Additional state evolutions performed before measurement, also called measurement-after-interactions (MAI) protocols, have shown a great potential for increasing the sensitivity of metrological scenarios. Here, we go beyond this result and show that MAI techniques can significantly enhance the detection capability of witnesses for quantum correlations. In particular, we show the possibility of detecting Einstein-Podolsky-Rosen steering and mode entanglement of non-Gaussian states from linear measurements only. Moreover, we show that such approach allows for a significantly higher noise robustness.

Figures (6)

• Figure 1: Illustration a phase estimation protocol assisted by an MAI technique in the framework of EPR paradox. Alice assists Bob in his metrological task by communicating her measurement choice and associated results. Based on this information, Bob will either estimate the generator $G$ or the phase $\theta$ through an MAI technique. In the latter, the probe state will undergo an evolution $U$ before being detected. A violation of complementarity between the estimation uncertainty of $\theta$ and $G$ indicates EPR steering between Alice and Bob.

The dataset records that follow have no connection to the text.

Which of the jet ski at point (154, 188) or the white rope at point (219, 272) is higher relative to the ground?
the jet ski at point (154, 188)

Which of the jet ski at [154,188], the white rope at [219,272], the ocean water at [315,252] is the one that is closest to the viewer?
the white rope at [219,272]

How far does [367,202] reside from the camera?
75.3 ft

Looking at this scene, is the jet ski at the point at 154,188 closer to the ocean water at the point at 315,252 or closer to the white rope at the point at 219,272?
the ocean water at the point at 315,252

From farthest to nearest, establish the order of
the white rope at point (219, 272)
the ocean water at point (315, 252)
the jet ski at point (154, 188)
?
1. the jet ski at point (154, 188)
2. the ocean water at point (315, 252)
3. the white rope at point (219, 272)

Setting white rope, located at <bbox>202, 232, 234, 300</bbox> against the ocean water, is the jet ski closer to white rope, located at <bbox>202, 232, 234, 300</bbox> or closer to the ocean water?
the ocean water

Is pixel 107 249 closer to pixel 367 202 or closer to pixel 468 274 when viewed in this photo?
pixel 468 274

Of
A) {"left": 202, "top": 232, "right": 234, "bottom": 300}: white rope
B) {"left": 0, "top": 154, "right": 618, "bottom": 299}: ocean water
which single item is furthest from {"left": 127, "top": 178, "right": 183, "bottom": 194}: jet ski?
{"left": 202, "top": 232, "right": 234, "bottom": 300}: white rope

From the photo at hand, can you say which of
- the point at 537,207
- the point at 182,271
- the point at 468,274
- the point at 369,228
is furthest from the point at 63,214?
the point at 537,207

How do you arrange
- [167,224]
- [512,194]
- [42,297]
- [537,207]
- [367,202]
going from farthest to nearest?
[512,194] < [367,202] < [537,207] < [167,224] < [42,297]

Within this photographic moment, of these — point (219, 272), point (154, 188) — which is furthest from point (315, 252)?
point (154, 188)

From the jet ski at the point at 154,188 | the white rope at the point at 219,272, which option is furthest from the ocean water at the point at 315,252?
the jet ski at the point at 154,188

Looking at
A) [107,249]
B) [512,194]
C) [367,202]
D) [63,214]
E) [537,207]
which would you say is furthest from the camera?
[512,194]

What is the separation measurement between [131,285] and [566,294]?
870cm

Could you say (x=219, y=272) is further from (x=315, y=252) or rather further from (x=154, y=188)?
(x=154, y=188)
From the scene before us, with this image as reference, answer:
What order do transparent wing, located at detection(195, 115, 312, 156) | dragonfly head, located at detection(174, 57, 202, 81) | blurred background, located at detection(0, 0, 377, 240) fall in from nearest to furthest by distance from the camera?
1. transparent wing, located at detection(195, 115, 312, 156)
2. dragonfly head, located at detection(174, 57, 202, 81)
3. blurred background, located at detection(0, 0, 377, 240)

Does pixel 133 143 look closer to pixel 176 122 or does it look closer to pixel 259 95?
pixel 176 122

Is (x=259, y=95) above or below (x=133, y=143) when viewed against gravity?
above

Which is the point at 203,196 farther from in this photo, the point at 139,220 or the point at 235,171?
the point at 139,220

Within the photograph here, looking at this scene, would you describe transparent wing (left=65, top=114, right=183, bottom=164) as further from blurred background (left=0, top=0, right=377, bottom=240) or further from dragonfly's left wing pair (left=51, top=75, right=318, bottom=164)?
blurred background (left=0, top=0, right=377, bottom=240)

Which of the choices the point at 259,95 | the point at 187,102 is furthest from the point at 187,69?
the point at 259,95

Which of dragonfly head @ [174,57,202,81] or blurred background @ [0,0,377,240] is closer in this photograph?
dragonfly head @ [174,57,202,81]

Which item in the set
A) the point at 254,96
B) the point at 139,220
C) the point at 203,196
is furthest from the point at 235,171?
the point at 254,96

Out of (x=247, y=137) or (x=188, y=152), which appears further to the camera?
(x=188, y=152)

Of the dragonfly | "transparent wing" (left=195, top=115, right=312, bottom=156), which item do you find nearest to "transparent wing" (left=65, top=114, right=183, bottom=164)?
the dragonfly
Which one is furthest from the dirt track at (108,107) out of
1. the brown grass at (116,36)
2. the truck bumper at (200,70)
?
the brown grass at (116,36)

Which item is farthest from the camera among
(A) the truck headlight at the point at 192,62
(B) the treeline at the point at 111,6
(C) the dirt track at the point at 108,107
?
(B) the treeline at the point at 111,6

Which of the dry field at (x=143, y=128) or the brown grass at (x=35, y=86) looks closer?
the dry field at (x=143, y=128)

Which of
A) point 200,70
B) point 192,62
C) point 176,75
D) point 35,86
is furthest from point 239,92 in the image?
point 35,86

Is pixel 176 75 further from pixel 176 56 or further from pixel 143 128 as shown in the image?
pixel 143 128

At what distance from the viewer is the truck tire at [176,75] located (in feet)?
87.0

• Figure 2: Comparison between steering criteria and average sensitivities as a function of $\mu$, for a split spin squeezed states with $N=20$. (a) maximum violation of the steering criteria showing the hierarchy $\delta^R_{\text{L}}\leq \delta^R_{\text{MAI}} \leq \delta^F$. (b) first term in the criteria, showing the average sensitivities $(\chi^{-2}_{\text{L}})^{B|A}[\mathcal{A},G,M_{\text{L}},Y] \leq (\chi^{-2}_{\text{MAI}})^{B|A}[\mathcal{A},G,M_{\text{MAI}},Y] \leq F^{B|A}[\mathcal{A},G,Y]$. (c) for $\mu=0.4$, Wigner functions after encoding and MAI interaction using Bob's conditional states $\rho^B_{(l_A=5,N_A=10|Y)}$.
• Figure 3: Robustness to detection noise. Maximum violation of the steering criteria $\delta^R_{\text{MAI}},\delta^R_{\text{L}}$ as a function of the standard derivation of detection noise $\sigma$ for squeezing $r=0.5$. Noise robustness increases as the squeezing $r_2$ in MAI technique increases.

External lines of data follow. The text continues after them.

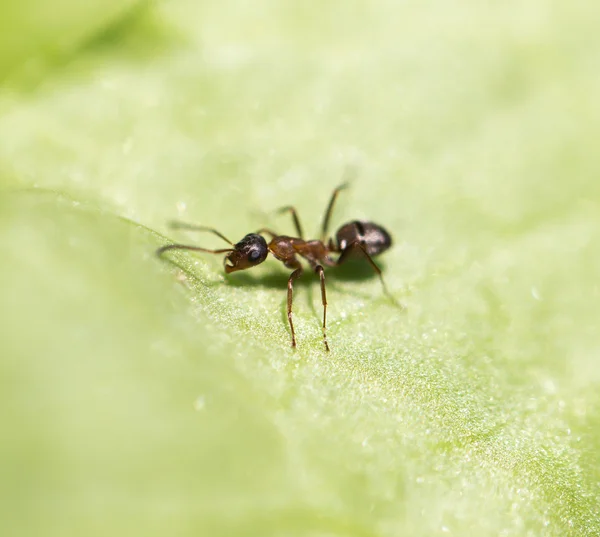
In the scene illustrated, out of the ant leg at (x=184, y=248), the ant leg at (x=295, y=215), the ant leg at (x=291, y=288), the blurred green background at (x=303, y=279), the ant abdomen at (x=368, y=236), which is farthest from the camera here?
the ant abdomen at (x=368, y=236)

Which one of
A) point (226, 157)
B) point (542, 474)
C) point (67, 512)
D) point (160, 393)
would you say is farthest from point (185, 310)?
point (542, 474)

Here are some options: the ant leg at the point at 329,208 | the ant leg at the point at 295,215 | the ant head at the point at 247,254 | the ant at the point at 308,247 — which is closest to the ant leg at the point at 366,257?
the ant at the point at 308,247

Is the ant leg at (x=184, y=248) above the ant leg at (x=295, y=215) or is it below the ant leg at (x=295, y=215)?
below

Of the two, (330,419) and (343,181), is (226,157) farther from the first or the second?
(330,419)

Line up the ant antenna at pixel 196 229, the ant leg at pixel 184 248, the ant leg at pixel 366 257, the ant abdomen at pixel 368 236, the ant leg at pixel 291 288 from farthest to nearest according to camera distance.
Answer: the ant abdomen at pixel 368 236 → the ant leg at pixel 366 257 → the ant antenna at pixel 196 229 → the ant leg at pixel 291 288 → the ant leg at pixel 184 248

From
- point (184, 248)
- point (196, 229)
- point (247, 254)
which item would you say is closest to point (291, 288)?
point (247, 254)

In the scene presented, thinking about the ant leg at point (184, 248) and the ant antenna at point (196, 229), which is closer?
the ant leg at point (184, 248)

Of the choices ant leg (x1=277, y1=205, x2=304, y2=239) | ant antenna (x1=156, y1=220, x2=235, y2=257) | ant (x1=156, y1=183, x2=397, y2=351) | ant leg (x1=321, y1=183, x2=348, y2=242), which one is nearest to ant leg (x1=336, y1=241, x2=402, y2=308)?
ant (x1=156, y1=183, x2=397, y2=351)

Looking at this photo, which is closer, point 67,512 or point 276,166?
point 67,512

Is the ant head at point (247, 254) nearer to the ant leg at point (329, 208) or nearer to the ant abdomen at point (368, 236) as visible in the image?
the ant leg at point (329, 208)
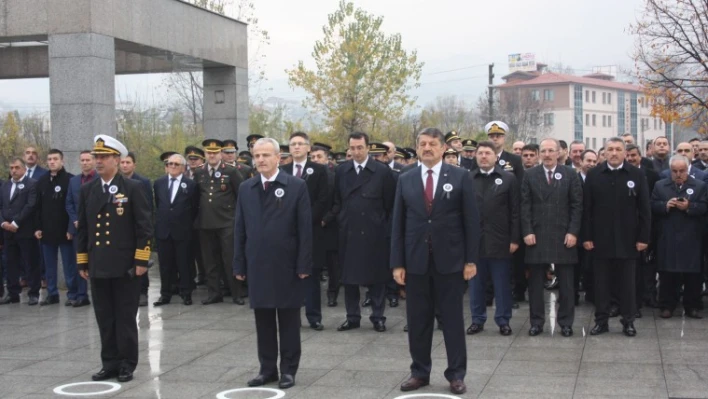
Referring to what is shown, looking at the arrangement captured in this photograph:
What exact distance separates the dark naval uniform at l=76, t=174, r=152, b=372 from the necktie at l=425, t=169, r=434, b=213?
8.77 ft

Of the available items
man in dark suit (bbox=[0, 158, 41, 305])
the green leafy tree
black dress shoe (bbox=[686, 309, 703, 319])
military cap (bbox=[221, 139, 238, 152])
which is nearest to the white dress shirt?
black dress shoe (bbox=[686, 309, 703, 319])

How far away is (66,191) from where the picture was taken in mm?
13438

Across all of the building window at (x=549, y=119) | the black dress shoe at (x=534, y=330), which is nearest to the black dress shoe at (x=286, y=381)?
the black dress shoe at (x=534, y=330)

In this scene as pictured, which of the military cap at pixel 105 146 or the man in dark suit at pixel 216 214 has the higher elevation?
the military cap at pixel 105 146

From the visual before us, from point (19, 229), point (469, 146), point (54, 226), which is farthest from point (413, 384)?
point (19, 229)

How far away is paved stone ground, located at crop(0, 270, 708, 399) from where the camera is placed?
798cm

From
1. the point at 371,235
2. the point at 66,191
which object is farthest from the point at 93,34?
the point at 371,235

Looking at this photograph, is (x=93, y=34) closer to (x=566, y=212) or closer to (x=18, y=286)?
(x=18, y=286)

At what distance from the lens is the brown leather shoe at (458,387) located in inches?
306

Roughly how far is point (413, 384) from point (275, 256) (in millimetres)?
1636

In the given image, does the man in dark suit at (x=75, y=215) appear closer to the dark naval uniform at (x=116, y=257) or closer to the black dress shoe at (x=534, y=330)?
the dark naval uniform at (x=116, y=257)

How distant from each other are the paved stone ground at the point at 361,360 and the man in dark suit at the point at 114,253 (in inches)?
14.1

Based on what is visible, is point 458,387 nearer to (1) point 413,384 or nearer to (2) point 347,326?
(1) point 413,384

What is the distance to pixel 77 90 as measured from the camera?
14391mm
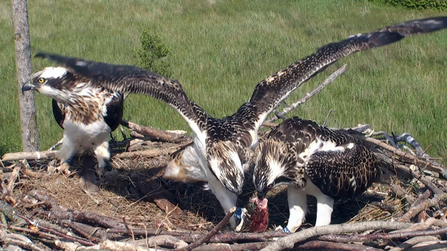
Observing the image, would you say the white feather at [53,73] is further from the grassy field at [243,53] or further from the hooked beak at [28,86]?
the grassy field at [243,53]

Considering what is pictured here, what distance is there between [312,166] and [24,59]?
3.14 m

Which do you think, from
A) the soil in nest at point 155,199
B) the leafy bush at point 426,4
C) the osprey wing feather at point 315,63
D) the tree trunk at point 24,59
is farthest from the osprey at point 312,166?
the leafy bush at point 426,4

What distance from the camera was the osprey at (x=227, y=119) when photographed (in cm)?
528

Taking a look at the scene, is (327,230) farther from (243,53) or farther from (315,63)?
(243,53)

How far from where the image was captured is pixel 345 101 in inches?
380

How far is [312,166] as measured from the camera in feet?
17.3

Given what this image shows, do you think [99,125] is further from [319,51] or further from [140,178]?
[319,51]

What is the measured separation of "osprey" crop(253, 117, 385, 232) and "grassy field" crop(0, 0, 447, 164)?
2.51 m

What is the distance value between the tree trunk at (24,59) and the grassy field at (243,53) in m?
1.33

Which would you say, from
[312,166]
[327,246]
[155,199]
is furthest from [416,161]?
[155,199]

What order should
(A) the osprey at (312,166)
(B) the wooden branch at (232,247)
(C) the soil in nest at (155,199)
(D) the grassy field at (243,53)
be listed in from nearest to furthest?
(B) the wooden branch at (232,247) → (A) the osprey at (312,166) → (C) the soil in nest at (155,199) → (D) the grassy field at (243,53)

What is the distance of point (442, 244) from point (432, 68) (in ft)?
24.6

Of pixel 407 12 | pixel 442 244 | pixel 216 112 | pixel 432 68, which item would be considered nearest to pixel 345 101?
pixel 216 112

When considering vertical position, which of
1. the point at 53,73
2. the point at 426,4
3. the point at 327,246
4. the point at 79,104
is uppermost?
the point at 53,73
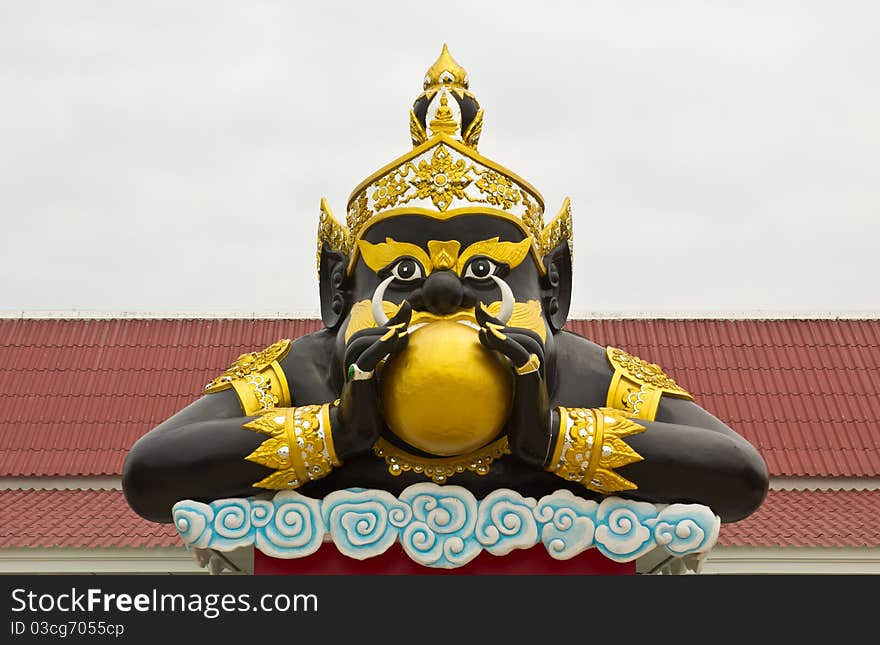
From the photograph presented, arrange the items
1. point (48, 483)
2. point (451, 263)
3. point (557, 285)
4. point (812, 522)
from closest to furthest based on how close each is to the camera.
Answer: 1. point (451, 263)
2. point (557, 285)
3. point (812, 522)
4. point (48, 483)

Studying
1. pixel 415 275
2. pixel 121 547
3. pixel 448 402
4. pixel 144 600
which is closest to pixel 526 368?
pixel 448 402

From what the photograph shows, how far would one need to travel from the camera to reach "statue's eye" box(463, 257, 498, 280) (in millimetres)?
3943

• Figure 4: Mode entanglement in a split spin squeezed state with $N=20$ atoms. Comparison of the violation of Giovannetti's criterion under the typical and MAI protocols as a function of $\mu$.

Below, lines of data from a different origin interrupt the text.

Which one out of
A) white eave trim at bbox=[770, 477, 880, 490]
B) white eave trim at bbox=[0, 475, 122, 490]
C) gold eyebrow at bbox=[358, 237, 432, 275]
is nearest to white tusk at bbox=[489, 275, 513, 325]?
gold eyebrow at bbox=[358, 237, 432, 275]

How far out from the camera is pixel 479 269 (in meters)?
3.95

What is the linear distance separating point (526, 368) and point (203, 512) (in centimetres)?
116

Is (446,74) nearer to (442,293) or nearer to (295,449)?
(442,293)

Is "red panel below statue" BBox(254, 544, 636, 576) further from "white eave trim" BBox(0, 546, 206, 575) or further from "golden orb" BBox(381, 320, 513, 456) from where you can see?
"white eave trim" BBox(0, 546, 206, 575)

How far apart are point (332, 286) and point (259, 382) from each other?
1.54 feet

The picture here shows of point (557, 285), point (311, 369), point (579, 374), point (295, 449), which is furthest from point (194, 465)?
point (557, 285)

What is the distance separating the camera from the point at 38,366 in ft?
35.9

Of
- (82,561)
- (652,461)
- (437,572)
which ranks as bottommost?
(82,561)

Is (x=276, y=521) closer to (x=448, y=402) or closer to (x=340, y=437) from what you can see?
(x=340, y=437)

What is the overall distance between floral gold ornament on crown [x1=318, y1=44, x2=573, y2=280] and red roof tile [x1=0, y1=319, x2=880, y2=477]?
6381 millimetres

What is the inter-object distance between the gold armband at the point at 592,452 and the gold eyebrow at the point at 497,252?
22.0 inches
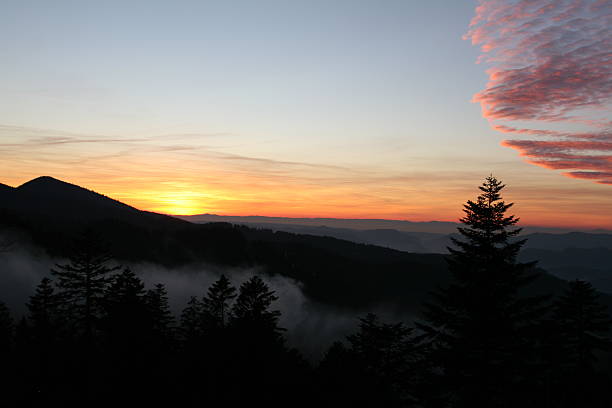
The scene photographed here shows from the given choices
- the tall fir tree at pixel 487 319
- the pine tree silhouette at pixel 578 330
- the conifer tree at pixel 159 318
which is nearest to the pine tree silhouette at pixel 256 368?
the conifer tree at pixel 159 318

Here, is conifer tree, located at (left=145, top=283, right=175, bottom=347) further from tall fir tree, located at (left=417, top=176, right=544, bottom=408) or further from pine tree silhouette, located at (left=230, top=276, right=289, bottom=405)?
tall fir tree, located at (left=417, top=176, right=544, bottom=408)

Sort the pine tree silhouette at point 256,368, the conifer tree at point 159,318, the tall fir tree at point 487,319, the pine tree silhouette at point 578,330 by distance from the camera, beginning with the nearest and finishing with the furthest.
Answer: the tall fir tree at point 487,319 < the pine tree silhouette at point 256,368 < the conifer tree at point 159,318 < the pine tree silhouette at point 578,330

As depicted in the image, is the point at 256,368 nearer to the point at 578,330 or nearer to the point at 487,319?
the point at 487,319

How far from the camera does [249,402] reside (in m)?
18.1

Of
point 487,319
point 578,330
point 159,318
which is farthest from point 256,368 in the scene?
point 159,318

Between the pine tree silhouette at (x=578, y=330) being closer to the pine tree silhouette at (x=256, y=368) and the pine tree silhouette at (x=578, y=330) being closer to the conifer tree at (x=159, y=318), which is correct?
the pine tree silhouette at (x=256, y=368)

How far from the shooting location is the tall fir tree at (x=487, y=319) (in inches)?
648

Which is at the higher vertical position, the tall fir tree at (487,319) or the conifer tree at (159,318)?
the tall fir tree at (487,319)

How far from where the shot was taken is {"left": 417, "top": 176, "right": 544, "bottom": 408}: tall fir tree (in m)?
16.5

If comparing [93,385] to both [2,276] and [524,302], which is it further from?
[2,276]

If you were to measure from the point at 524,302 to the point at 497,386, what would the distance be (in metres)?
3.51

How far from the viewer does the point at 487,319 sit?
16.6 metres

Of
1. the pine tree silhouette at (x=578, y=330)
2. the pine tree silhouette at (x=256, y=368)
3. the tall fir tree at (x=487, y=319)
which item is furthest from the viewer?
the pine tree silhouette at (x=578, y=330)

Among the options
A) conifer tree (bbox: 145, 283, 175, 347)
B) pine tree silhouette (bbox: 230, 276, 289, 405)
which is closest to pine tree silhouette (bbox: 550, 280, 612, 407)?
pine tree silhouette (bbox: 230, 276, 289, 405)
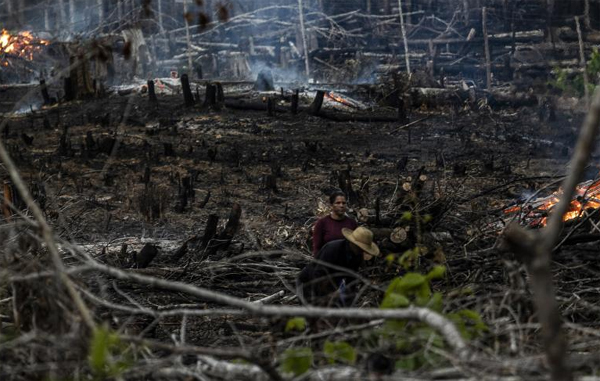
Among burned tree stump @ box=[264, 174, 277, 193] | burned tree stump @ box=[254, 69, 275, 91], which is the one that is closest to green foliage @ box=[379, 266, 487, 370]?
burned tree stump @ box=[264, 174, 277, 193]

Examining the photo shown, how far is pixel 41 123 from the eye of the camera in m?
20.2

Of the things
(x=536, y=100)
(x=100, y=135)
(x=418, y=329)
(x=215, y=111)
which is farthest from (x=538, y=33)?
(x=418, y=329)

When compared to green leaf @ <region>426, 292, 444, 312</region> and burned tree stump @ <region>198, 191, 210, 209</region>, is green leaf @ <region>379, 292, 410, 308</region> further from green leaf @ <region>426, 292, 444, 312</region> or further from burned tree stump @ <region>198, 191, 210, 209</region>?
burned tree stump @ <region>198, 191, 210, 209</region>

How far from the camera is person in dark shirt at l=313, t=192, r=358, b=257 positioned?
7.84m

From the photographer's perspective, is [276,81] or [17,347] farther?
[276,81]

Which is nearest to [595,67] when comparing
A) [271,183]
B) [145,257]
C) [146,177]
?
[271,183]

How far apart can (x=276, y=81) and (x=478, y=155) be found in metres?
12.5

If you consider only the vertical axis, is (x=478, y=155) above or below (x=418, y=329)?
below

• Figure 5: For a split spin states with atoms $N=20$, we compare the squeezing coefficients $\delta^R_{\text{MAI}}$ when the MAI unitary operator is $U_{\text{MAI}}=e^{i\frac{\mu_2}{2} \left( S_z^B \right)^2}$ (yellow line) and $U_{\text{MAI}}(\vec{n}_{\text{opt}})=e^{i\frac{\mu_2}{2} ( S_{\vec{n}_{\text{opt}} }^B )^2}$ with the optimal rotation axis $\vec{n}_{\text{opt}}$ (brown line).